A notebook to illustrate/test `kmod.mctest.DS_FSSD`.

In [None]:
%load_ext autoreload
%autoreload 2
%matplotlib inline
#%config InlineBackend.figure_format = 'svg'
#%config InlineBackend.figure_format = 'pdf'

import kmod
import kgof
import kgof.goftest as gof
# submodules
from kmod import data, density, kernel, util, plot
from kmod import mctest as mct
import matplotlib
import matplotlib.pyplot as plt
import autograd.numpy as np
import scipy.stats as stats

In [None]:
plot.set_default_matplotlib_options()
# # font options
# font = {
#     #'family' : 'normal',
#     #'weight' : 'bold',
#     'size'   : 18
# }

# plt.rc('font', **font)
# plt.rc('lines', linewidth=2)
# matplotlib.rcParams['pdf.fonttype'] = 42
# matplotlib.rcParams['ps.fonttype'] = 42

## Simple problem: 1D normal distributions

Data are drawn from $r=\mathcal{N}(\mu_r, \sigma_r^2)$. Two models: $p=\mathcal{N}(\mu_p, \sigma_p^2)$ and $q=\mathcal{N}(\mu_q, \sigma_q^2)$.

In [None]:
# Data generating distribution
seed = 21

mu_r = 0
var_r = 1
r = density.IsotropicNormal(np.array([mu_r]), var_r)
ds_r = r.get_datasource()
# sample data
n = 500
dat = ds_r.sample(n, seed=seed+1)
X = dat.data()

In [None]:
def visual_test_1dGauss(X, mu_p, var_p, mu_q, var_q, J=5):
    """
    Assume that both models p,q are 1D normal distributions.
    Plot p, q, and the data and test with the FSSD-based model 
    comparison test.
    
    :param X: data matrix
    :param mu_p: mean of the model p
    :param var_p: variance of the model p
    :param mu_q: mean of the model q
    :param var_q: variance of the model q
    
    :returns the test object
    """
    p = density.IsotropicNormal(np.array([mu_p]), var_p)
    q = density.IsotropicNormal(np.array([mu_q]), var_q)
    
    # kernel
    med = util.meddistance(X, subsample=1000)
    k = kernel.KGauss(sigma2=med**2/2.0)
    l = k

    # numbers of test locations
    Jp = J
    Jq = Jp
    # test locations
#     locs = util.fit_gaussian_draw(X, Jp+Jq, seed=seed+1)
#     V = locs[:Jp, :]
#     W = locs[Jp:, :]k
    locs = util.fit_gaussian_draw(X, Jp, seed=seed+1)
    V = locs
    W = V
    assert W.shape[0] == Jq
    
    # Plot p, q, data
    min_mean = min(mu_r, mu_p, mu_q)
    max_mean = max(mu_r, mu_p, mu_q)
    max_sd = max(var_r, var_p, var_q)**0.5

    dom = np.linspace(min_mean-2*max_sd, max_mean+2*max_sd, 200)
    den_p = np.exp(p.log_normalized_den(dom[:, np.newaxis]))
    den_q = np.exp(q.log_normalized_den(dom[:, np.newaxis]))

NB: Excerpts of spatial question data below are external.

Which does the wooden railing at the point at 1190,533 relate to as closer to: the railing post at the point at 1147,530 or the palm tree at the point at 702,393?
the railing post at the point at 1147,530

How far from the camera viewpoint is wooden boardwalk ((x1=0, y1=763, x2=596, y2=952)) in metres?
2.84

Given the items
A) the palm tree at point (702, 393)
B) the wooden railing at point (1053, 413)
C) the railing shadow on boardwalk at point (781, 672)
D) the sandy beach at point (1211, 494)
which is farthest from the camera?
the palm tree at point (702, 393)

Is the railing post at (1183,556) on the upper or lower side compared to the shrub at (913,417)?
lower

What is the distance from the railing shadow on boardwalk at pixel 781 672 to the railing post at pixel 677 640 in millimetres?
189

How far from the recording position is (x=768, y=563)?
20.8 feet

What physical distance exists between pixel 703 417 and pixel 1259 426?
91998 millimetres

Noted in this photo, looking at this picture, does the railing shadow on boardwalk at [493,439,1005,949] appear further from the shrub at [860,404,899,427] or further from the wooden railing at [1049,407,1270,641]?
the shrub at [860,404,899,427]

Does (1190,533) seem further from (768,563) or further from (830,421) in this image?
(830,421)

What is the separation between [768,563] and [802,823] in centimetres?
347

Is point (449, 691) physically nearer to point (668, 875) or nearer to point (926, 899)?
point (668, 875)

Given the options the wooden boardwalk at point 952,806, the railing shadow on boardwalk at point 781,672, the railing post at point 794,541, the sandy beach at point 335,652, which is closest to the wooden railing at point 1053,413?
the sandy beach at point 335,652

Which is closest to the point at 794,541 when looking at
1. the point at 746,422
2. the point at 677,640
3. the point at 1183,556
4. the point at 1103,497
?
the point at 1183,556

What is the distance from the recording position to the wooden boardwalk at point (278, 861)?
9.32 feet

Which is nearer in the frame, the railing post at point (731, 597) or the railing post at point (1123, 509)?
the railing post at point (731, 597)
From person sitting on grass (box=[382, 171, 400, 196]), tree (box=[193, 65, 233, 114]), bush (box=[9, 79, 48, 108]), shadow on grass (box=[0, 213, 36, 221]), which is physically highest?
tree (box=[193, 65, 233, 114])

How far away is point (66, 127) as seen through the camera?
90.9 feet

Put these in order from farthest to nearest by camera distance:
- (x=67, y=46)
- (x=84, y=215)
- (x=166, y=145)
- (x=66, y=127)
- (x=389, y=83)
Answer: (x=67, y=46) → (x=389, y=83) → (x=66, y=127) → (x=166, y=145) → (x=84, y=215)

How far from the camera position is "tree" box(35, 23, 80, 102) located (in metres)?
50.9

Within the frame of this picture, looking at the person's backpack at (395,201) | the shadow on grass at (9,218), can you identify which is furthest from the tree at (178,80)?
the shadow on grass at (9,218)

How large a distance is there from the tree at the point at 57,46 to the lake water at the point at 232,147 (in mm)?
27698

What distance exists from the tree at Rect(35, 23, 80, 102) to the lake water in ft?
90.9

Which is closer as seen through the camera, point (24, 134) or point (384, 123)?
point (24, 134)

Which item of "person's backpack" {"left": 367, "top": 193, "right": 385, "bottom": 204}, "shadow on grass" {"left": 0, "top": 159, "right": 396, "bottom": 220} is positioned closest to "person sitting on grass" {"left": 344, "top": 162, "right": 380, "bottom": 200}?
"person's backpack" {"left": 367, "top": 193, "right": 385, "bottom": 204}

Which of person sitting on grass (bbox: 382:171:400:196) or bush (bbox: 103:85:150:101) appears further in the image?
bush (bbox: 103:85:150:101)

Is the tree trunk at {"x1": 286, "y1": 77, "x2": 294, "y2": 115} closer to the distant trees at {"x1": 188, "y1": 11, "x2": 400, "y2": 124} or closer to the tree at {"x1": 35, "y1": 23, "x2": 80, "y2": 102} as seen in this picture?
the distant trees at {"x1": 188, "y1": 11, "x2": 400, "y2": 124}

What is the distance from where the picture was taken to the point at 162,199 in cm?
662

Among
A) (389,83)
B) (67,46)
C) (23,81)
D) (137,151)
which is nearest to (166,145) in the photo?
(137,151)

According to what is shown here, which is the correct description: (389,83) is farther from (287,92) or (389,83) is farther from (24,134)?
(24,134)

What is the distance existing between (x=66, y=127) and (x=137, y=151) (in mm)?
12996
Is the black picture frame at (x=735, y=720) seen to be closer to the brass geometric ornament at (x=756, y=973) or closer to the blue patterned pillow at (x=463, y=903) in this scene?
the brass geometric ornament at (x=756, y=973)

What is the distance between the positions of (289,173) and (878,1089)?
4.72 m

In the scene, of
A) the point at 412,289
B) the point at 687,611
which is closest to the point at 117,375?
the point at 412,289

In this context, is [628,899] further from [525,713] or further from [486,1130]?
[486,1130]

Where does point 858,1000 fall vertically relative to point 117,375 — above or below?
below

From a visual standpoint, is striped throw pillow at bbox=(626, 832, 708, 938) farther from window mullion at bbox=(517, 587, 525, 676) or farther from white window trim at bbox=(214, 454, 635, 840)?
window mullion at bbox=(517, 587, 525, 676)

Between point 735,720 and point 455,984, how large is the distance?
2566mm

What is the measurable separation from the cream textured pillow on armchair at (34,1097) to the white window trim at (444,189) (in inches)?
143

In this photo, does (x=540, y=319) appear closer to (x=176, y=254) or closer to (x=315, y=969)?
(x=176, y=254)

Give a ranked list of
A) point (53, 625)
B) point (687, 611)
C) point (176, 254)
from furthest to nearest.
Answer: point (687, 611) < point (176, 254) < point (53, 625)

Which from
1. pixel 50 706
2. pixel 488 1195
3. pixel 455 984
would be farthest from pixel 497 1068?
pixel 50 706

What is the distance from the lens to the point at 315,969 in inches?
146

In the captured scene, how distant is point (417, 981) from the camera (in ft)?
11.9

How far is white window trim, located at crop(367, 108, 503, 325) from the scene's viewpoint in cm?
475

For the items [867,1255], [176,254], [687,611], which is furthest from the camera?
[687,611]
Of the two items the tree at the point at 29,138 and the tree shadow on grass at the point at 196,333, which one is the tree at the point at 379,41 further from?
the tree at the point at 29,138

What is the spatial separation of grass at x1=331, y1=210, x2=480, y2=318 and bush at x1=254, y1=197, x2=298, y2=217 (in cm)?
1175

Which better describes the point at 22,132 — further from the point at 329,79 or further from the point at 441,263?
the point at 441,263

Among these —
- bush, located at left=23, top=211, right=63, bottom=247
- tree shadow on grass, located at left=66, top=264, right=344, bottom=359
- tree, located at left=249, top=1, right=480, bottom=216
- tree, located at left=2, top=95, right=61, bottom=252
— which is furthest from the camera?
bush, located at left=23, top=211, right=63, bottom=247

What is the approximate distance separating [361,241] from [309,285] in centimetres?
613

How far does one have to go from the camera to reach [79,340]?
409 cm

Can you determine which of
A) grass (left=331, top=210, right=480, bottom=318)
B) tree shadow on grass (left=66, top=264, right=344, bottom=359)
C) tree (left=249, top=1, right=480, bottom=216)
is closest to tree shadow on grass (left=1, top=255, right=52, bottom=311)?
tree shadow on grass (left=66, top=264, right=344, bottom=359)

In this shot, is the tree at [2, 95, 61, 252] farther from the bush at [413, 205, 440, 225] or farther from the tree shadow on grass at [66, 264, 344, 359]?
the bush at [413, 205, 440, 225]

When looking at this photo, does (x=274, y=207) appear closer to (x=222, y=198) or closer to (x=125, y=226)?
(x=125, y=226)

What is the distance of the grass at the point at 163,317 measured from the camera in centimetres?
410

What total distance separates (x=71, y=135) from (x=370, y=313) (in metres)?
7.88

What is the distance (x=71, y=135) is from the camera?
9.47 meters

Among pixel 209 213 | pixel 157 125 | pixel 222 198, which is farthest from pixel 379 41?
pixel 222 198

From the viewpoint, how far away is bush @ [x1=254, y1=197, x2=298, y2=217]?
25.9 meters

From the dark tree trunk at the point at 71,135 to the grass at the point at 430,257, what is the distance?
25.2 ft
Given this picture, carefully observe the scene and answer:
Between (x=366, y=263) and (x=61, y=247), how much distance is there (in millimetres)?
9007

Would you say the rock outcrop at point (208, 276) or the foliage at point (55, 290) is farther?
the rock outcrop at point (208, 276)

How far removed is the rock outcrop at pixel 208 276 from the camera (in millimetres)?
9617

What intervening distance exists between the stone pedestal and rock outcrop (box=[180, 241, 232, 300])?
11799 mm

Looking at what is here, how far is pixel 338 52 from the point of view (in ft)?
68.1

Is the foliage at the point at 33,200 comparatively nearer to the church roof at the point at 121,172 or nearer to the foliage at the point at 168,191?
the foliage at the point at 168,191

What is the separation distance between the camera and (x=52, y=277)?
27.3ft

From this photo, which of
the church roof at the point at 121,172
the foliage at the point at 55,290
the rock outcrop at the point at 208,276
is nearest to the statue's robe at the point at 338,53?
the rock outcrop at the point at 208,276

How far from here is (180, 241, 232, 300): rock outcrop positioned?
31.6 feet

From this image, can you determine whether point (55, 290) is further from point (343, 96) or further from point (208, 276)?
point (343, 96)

    plt.figure(figsize=(10, 5))
    plt.hist(X, bins=20, normed=True, label='Data', color='k')
    plt.plot(dom, den_p, 'r-', label='p')
    plt.plot(dom, den_q, 'b-', label='q')
    plt.title('H1: q fits better than p')
    plt.legend(loc='best')

    # test
    alpha = 0.01
    mcfssd = mct.DC_FSSD(p, q, k, l, V, W, alpha=alpha)
    test_result = mcfssd.perform_test(dat)
    display(test_result)
    return mcfssd

In [None]:
# two competing models. H0: FSSD^2(p) <= FSSD^2(q) i.e., p is better than q.
mu_p, var_p = 1.5, 2
mu_q, var_q = 0.5, 1
mcfssd = visual_test_1dGauss(X, mu_p, var_p, mu_q, var_q, J=5)

In [None]:
mcfssd.get_H1_mean_variance(dat)

In [None]:
import ipywidgets
from ipywidgets import interact, interactive, fixed
from IPython.display import display
import ipywidgets as widgets

mup_slide = ipywidgets.FloatSlider(value=1, min=-3, max=3, step=0.5)
muq_slide = ipywidgets.FloatSlider(value=0.5, min=-3, max=3.0, step=0.5)
vs = interact(visual_test_1dGauss, X=fixed(X), mu_p=mup_slide, var_p=(1e-4, 5, 0.5),
                mu_q=muq_slide, var_q=(1e-4, 5, 0.5))
display(vs)

----------------

## Stein witness functions

In [None]:
p = density.IsotropicNormal(mean=np.array([mu_p]), variance=var_p)
q = density.IsotropicNormal(mean=np.array([mu_q]), variance=var_q)
rdat = ds_r.sample(n=500, seed=8)

med = util.meddistance(rdat.data(), subsample=1000)
k = kernel.KGauss(sigma2=med**2/2.0)

In [None]:
wit_pr = gof.SteinWitness(p, k, rdat)
wit_qr = gof.SteinWitness(q, k, rdat)
dom = np.linspace(-5, 5, 100)
wit_pr_evals = wit_pr(dom[:, np.newaxis])
wit_qr_evals = wit_qr(dom[:, np.newaxis])
diff_wit2 = wit_pr_evals**2 - wit_qr_evals**2

In [None]:
visual_test_1dGauss(rdat.data(), mu_p, var_p, mu_q, var_q)

plt.plot(dom, wit_pr_evals, 'r--', linewidth=3, label='wit p,r')
plt.plot(dom, wit_qr_evals, 'b--', linewidth=3, label='wit q,r')
plt.plot(dom, diff_wit2*90, 'm-', label='$\mathrm{wit}^2$ Diff')
plt.legend(loc='lower left', bbox_to_anchor=(1., 0.))
plt.savefig('dcfssd_stein_diff.pdf', bbox_inches='tight')